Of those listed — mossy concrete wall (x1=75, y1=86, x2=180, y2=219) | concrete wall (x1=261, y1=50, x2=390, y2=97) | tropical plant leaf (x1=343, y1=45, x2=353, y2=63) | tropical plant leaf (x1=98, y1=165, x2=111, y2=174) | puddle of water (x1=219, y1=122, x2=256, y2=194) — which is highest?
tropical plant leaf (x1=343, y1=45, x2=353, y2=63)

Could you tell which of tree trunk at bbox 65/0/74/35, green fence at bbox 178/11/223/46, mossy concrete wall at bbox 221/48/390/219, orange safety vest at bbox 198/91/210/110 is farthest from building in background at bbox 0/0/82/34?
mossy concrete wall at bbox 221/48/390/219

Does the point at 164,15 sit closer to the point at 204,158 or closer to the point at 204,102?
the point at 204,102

####################

Pode transcrever sem nenhuma alteração as linhas que vão desde a que contém "Does the point" até o fim das linhas, incluindo a primeira e a última?

* _RESULTADO ABAIXO_
Does the point at 164,15 sit closer to the point at 204,158 or closer to the point at 204,102?
the point at 204,102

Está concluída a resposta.